Назавтра я позвонил Натану. – Как дела? – Ой, голова трещит. В сущности, приходится переписывать… – Вот как? Зачем же это делать? А что скажет автор? – Автор полностью нам доверяет … – А я что-то ему не доверяю. – Перестань. И без тебя тошно.
Я все-таки пошел к Дементьеву. – Андрей, прошу тебя, позвони под любым предлогом этому помощнику… – Зачем? Это известное имя. Правда, он телефона не оставил… – Вот-вот, позвони в отдел пропаганды, ты там всех знаешь, спроси номер этого дяди! – Ты что? Сомневаешься? – Андрей, ну, пожалуйста, позвони. Ты ничем не рискуешь!.. Андрей, поколебавшись, звонит знакомой секретарше в аппарат ЦК, спрашивает телефон имярек. И вдруг меняется в лице, благодарит, кладет трубку и обращается ко мне: – Странно! Она меня поправила – у помощника другое отчество. Но я ведь хорошо помню, как он себя назвал! Петрович, а не Сидорович! Я даже записал – вот листочек! – Андрей, говорю, это плохо пахнет. Помощнику, конечно, звонить неудобно. Давай просто потянем время. А ты пока наведи справки об этом генерале… Пусть и Натан его пораспросит – дескать, мы хотим печатать поэму с его подробной биографией…
…И Андрей нажал на тормоза. Публикацию стали откладывать из номера в номер. Генерал что-то понял и исчез...
В ялтинском «Доме творчества» (в ту пору, когда он еще был наш!) за одним столом оказались я, Лапин, Бабенышева и некий крупногубый шахтер. Каждый чем-то отличился. Лапин тем, что никогда не заказывал заранее, как мы все, из меню на следующие дни. Я спросил почему. Он ответил чистосердечно:
– Понимаете, если я закажу, а потом увижу, что вам принесли, мне вдруг захочется того же, и буду завидовать. Так лучше я сначала увижу, что вам принесут...
А Бабенышеву я спросил, когда она уезжает. Она чуть ли не обиделась.
– Я не хочу этого знать!
– Как так? У вас же путевка на срок...
– Никаких сроков. Захочу – уеду раньше. Или позже. Я не выношу ничего заранее установленного...
– Но вам же приходится заранее заказывать билет!
– Нет, я просто вышла в Переделкино на дорогу, проголосовала, машина довезла меня до аэропорта, там я купила билет...
А шахтер однажды заискивающе обратился ко мне:
– Вы писатель?
– В некотором роде...
– Так помогите мне. Я хочу подруге послать звуковое письмо к 8-ому марта. Составьте мне, пожалуйста, красивый текст...

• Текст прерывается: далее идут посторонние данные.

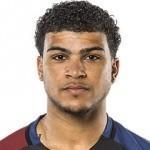 Yedlin DeAndre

Я как можно вежливей отказался:
– Поймите, я же напишу по-своему, а вы должны сами, по-вашему...
Он слегка надулся и отошел. На другой день после обеда пригласил меня в холл, где была радиола:
– Идемте. Я уже записал, послушайте, что у меня получилось.

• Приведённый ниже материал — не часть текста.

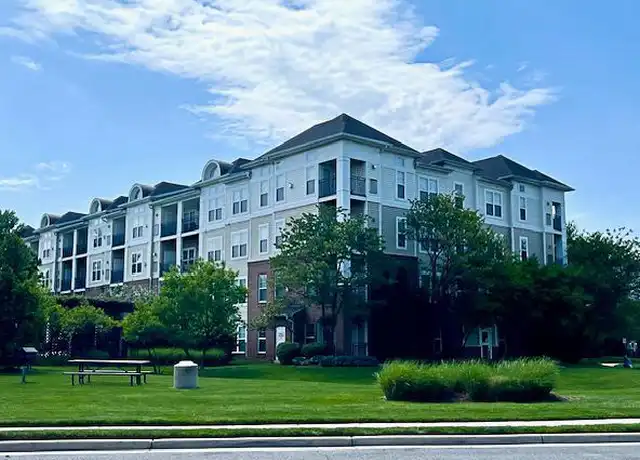 Property at 3840 Lightfoot St #344, Chantilly, VA, 20151, 1 bed, 1 bath, [object Object]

Он достал голубоватую виниловую пластинку, установил ее, запустил. Зазвучал его баритон:
«Дорогая Маша! Горячо поздравляю тебя с международным женским днем 8 марта. Желаю тебе успеха в труде и в жизни. Послушай мою любимую песню... Твой Марат».

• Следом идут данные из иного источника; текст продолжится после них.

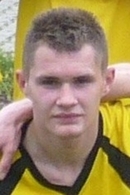Pasterkiewicz Tobiasz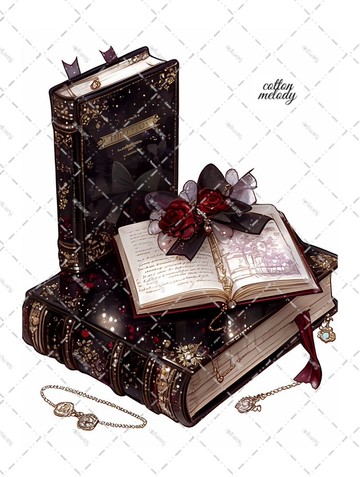 原創貼紙 no.S134 人物貼紙 原創人物貼紙 貼紙 cotton melody 迷你貼紙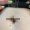 nombril_piercing_tattoo-on-move_21_original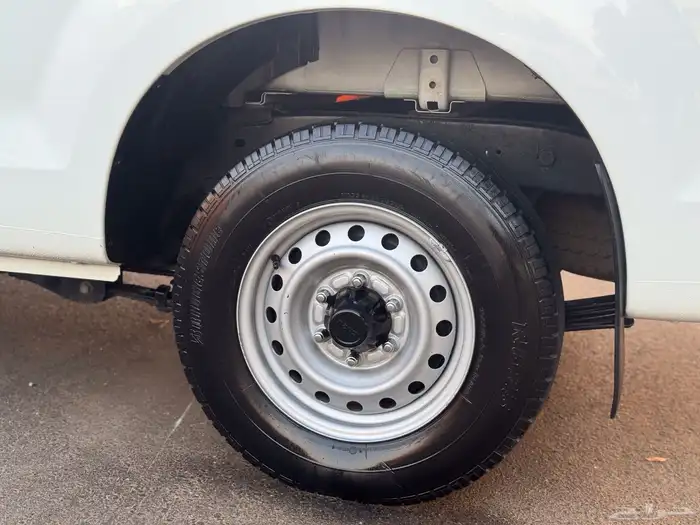 ايسوزو ديماكس غمارة نظيف جدا 2022 ممشى قليل خمسة شنكار 11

Дальше шла песня «Самое синее в мире Черное море мое!»
– Ну как? – спросил Марат, с надеждой заглядывая мне в глаза:
– Замечательно, – сказал я. – А вы сомневались...
– Но это еще не все! – засуетился он, приободренный, и поставил на диск еще одну пластинку:
«Дорогая Вика! Горячо поздравляю тебя с международным днем 8 марта! Желаю тебе успеха в труде и в жизни. Послушай молю любимую песню. Твой Марат».
И опять – «Самое синее в мире...»
...Всего оказалось шесть звуковых писем. Только имена разные. Мне пришлось их все прослушать.
– Смотрите, не перепутайте при рассылке! – попытался я пошутить.
– Что вы! Я никогда ничего не путаю! – ответил он серьезно.